Table 1.1. Univariate techniques. Summary of analyses for the four stages.

Screenshot Table1.1.png

For impact studies, much has been written about the effect of pollution or disturbance on diversity measures: whilst the response is not necessarily undirectional (under the hypothesis of Huston (1979) , diversity is expected to rise at intermediate disturbance levels before its strong decline with gross disturbance), there is a sense in which determining stress levels is possible, through relation to historical diversity patterns for particular environmental gradients. Similarly, empirical evidence may exist that particular indicator taxa (e.g. Capitellids) change in abundance along specific pollution gradients (e.g. of organic enrichment). Note though that, unlike the diversity measures constructed from abundances across species, averaged in some way, indicator species levels will not initially satisfy the assumptions necessary for routine statistical analysis. Log transforms of such counts will help but, for most individual species, abundance across the set of samples is likely to be a poorly-behaved variable, statistically speaking. Typically, a species will be absent from many of the samples and, when present, the counts are often highly variable, with abundance probability distribution heavily right-skewed. Thus, for all but the most common individual species, transformation is no real help and parametric statistical analyses cannot be applied to the counts, in any form. In any case, it is not valid to ‘snoop’ in a large data matrix, of typically 100–250 taxa, for one or more ‘interesting’ species to analyse by univariate techniques (any indicator or keystone species selection must be done a priori). Such arguments lead to the tenets underlying this manual:

a) community data are usually highly multivariate (large numbers of species, each subject to high statistical noise) and need to be analysed en masse in order to elicit the important biological signal and its relation to the environment;

b) standard parametric modelling is totally invalid.

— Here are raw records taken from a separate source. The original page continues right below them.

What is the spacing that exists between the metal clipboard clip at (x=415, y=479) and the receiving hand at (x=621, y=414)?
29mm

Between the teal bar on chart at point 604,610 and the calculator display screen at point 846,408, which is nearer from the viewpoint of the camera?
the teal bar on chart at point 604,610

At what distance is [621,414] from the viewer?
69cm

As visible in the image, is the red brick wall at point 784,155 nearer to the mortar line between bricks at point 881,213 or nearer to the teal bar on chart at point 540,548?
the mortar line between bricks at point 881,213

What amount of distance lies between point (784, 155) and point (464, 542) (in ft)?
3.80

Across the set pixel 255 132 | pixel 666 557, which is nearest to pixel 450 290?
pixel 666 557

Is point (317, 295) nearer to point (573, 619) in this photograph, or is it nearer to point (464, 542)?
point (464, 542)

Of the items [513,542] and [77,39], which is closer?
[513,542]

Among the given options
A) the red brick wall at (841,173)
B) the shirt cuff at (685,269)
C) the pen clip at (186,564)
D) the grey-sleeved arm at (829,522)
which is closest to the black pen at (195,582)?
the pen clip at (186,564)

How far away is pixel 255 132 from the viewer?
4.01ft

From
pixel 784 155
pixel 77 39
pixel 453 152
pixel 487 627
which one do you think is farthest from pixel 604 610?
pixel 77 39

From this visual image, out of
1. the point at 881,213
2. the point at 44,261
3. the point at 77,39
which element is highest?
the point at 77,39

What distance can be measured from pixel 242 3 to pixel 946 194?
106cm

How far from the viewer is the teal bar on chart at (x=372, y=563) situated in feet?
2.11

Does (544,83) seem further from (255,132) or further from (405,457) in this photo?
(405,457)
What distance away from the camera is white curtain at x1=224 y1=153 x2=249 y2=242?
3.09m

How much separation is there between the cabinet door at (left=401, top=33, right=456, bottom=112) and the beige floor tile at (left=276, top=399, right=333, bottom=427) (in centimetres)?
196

Thus, throughout, little emphasis is given to representing communities by univariate measures, though some definitions of indices can be found at the start of Chapter 8, some brief remarks on hypothesis testing (ANOVA) at the start of Chapter 6, a discussion of transformations (to approximate normality and constant variance) at the start of Chapter 9, an example given of a univariate regression between biota and environment in Chapter 11, and a more extensive discussion of sampling properties of diversity indices, and biodiversity measures based on taxonomic relatedness, makes up Chapter 17. Finally, Chapter 14 gives a series of detailed comparisons of univariate with distributional and multivariate techniques, in order to gauge their relative sensitivities and merits in a range of practical studies.

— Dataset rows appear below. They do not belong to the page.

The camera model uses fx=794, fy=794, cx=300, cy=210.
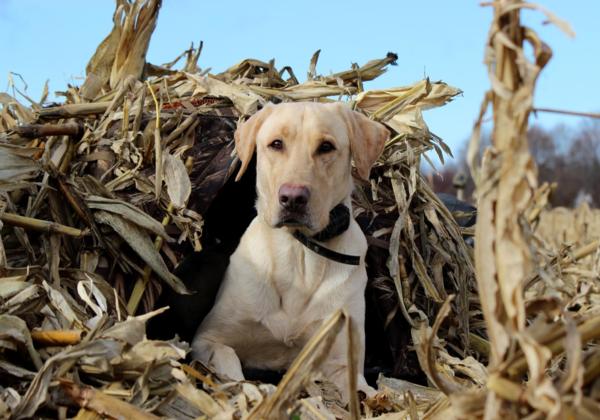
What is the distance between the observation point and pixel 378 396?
3.00 meters

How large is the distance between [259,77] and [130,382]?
127 inches

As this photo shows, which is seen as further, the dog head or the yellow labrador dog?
the yellow labrador dog

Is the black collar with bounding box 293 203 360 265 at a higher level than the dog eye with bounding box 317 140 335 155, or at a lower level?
lower

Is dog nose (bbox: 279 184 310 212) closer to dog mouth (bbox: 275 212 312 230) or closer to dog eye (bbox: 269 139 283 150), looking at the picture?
dog mouth (bbox: 275 212 312 230)

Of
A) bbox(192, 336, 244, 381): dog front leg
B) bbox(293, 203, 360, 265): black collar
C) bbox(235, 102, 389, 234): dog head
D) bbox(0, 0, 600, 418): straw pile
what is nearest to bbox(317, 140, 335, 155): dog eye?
bbox(235, 102, 389, 234): dog head

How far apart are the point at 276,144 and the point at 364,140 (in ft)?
1.61

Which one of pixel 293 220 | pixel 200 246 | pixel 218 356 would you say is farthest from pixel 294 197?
pixel 218 356

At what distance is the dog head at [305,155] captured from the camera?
12.1 ft

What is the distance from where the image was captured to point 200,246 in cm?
394

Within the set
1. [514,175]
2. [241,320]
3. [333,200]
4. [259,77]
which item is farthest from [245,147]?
[514,175]

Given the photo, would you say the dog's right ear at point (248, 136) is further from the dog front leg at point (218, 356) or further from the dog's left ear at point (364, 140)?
the dog front leg at point (218, 356)

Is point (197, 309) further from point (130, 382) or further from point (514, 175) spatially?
point (514, 175)

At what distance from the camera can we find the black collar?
3992 mm

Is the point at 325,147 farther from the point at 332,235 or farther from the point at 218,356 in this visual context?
the point at 218,356
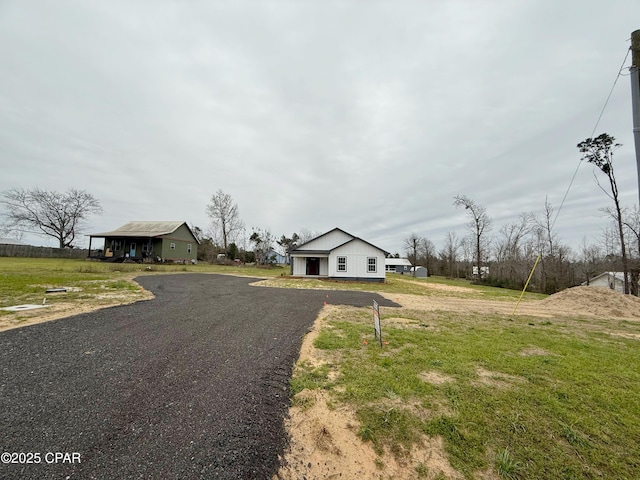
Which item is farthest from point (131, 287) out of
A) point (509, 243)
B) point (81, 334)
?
point (509, 243)

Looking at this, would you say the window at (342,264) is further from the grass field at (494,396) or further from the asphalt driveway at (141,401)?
the asphalt driveway at (141,401)

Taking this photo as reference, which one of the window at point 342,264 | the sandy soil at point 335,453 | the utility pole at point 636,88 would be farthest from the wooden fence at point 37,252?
the utility pole at point 636,88

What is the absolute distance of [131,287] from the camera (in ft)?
38.5

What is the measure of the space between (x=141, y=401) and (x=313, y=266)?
2422 cm

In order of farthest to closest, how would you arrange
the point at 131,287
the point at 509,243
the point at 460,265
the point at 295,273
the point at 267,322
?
1. the point at 460,265
2. the point at 509,243
3. the point at 295,273
4. the point at 131,287
5. the point at 267,322

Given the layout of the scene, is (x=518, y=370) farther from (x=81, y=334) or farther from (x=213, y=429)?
(x=81, y=334)

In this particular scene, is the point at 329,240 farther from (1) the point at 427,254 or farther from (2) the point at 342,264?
(1) the point at 427,254

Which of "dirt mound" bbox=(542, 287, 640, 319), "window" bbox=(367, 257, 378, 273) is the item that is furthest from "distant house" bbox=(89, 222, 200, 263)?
"dirt mound" bbox=(542, 287, 640, 319)

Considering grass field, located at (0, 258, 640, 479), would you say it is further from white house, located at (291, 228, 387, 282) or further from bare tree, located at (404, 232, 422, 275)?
bare tree, located at (404, 232, 422, 275)

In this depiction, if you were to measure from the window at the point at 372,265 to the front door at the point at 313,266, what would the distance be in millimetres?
5748

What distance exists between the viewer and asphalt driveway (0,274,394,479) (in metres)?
2.10

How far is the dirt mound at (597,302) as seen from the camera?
11305mm

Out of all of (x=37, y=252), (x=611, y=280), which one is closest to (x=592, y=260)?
(x=611, y=280)

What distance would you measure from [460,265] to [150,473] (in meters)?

§ Though most of this chapter assumes that diversity indices will be treated independently (hence ANOVA and regression models), an underused possibility is illustrated at the end of Chapter 8, that a set of differing univariate diversity measures be treated as a multivariate data matrix, with ‘dissimilarity’ defined as normalised Euclidean distance, and input to the same tools as used for multivariate community data (thus ANOSIM and BEST analyses).

And thus subject to the central limit theorem, which will tend to induce statistical normality.

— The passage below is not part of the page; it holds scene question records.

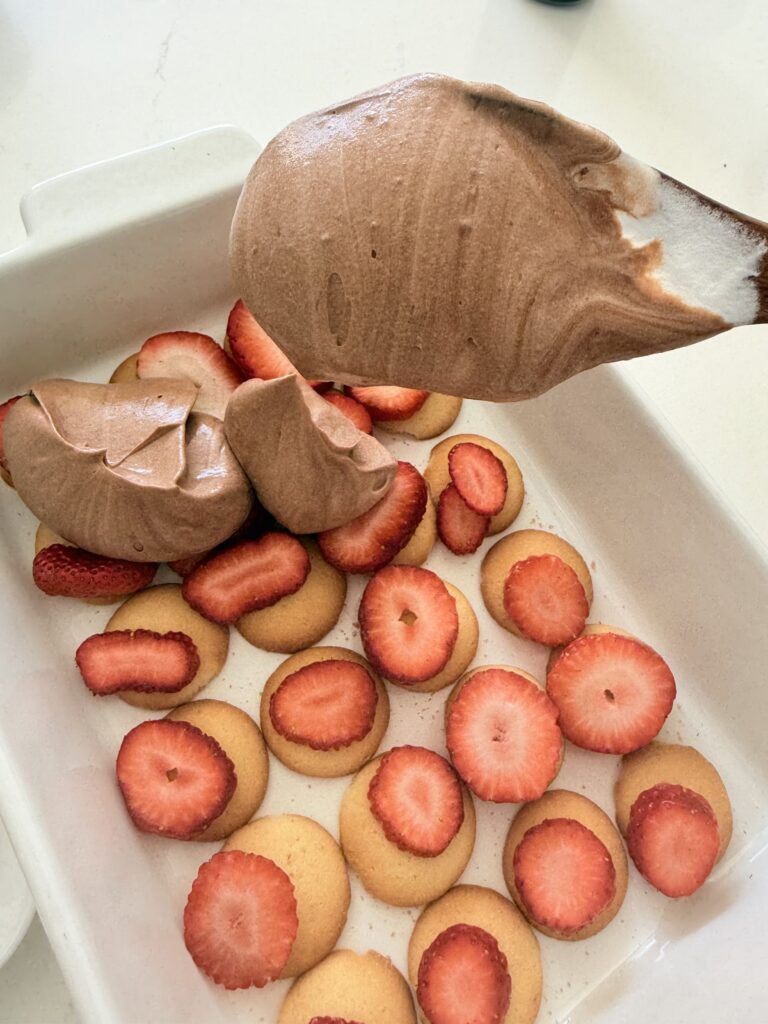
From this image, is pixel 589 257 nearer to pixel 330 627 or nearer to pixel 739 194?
pixel 330 627

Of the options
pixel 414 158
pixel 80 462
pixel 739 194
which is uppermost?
pixel 414 158

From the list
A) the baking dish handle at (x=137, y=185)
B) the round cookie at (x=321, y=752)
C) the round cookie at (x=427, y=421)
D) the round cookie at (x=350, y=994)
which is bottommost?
the round cookie at (x=350, y=994)

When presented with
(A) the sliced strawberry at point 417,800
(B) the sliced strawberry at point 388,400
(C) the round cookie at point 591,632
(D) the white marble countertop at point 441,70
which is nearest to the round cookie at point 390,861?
(A) the sliced strawberry at point 417,800

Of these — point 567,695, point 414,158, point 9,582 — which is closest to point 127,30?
point 9,582

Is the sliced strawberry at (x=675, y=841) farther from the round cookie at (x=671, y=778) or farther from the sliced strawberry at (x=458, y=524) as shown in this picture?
the sliced strawberry at (x=458, y=524)

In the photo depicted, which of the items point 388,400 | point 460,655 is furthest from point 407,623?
point 388,400

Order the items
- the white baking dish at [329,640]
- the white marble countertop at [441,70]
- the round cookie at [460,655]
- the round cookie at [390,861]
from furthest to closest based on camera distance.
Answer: the white marble countertop at [441,70]
the round cookie at [460,655]
the round cookie at [390,861]
the white baking dish at [329,640]
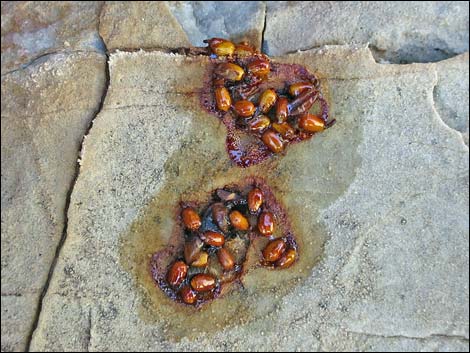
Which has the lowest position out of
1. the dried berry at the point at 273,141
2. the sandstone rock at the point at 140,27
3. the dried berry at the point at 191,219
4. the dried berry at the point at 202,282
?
the dried berry at the point at 202,282

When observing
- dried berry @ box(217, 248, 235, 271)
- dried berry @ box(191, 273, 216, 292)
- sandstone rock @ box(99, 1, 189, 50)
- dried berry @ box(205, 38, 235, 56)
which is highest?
sandstone rock @ box(99, 1, 189, 50)

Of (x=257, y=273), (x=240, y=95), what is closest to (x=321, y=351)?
(x=257, y=273)

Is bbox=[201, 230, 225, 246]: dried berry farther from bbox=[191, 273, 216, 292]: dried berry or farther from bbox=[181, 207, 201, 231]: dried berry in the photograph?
bbox=[191, 273, 216, 292]: dried berry

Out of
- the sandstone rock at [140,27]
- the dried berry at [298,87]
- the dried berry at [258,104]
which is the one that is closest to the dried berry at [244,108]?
the dried berry at [258,104]

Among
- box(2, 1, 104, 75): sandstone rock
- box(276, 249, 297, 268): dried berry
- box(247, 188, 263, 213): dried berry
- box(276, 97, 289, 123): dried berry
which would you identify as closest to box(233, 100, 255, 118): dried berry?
box(276, 97, 289, 123): dried berry

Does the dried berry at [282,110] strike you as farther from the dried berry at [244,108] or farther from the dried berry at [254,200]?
the dried berry at [254,200]

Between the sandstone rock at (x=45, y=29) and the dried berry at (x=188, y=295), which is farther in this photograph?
the sandstone rock at (x=45, y=29)
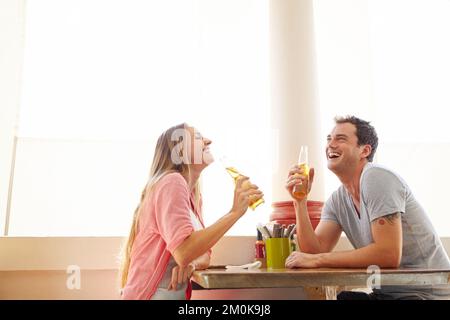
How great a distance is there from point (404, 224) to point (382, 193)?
0.58ft

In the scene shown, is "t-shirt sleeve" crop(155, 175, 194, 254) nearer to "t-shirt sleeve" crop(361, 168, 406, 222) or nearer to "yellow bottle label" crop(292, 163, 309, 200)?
"yellow bottle label" crop(292, 163, 309, 200)

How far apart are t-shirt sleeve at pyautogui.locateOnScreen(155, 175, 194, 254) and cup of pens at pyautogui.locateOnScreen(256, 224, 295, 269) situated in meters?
0.29

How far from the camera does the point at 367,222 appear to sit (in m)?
1.32

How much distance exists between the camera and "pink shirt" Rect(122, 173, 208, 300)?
113cm

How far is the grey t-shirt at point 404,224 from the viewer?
1.20 metres

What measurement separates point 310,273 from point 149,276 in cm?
50

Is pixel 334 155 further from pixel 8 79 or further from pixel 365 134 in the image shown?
pixel 8 79

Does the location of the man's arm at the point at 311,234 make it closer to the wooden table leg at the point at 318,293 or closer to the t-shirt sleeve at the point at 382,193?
the wooden table leg at the point at 318,293

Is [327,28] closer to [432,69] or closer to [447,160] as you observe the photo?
[432,69]

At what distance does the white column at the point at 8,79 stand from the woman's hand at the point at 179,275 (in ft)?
4.08

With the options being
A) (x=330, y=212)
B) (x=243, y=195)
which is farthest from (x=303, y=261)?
(x=330, y=212)

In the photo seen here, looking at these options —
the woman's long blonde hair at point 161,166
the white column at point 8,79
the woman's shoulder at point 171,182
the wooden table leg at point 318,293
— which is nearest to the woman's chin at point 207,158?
the woman's long blonde hair at point 161,166

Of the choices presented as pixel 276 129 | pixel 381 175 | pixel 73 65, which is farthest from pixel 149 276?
pixel 73 65

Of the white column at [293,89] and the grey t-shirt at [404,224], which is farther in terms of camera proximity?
the white column at [293,89]
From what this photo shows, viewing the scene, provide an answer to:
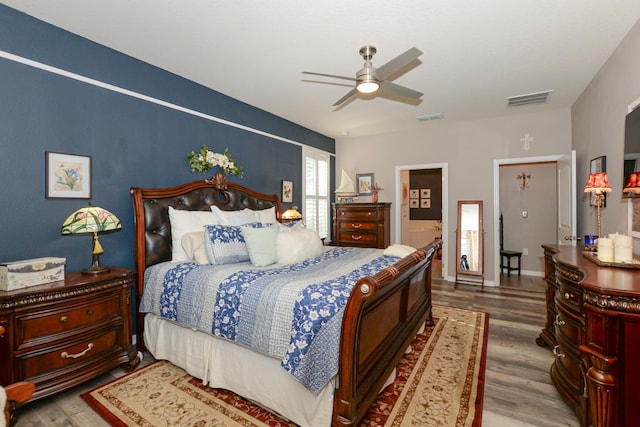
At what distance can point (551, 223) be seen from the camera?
602 cm

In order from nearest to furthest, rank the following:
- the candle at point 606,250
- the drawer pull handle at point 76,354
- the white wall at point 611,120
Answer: the candle at point 606,250 < the drawer pull handle at point 76,354 < the white wall at point 611,120

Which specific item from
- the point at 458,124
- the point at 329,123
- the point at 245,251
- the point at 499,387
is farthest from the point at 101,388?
the point at 458,124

It is the authors' experience, certainly in the study of benthic communities, that the individuals of a species are not distributed at random in space (a Poisson process) but are often highly clustered, either through local variation in forcing environmental variables or mechanisms of recruitment, mortality and community interactions. This leads to counts which are statistically known as over-dispersed (see page 9.5 on dispersion weighting), combined with a high prevalence of zeros, causing major problems in attempting parametric modelling by categorical/log-linear methods.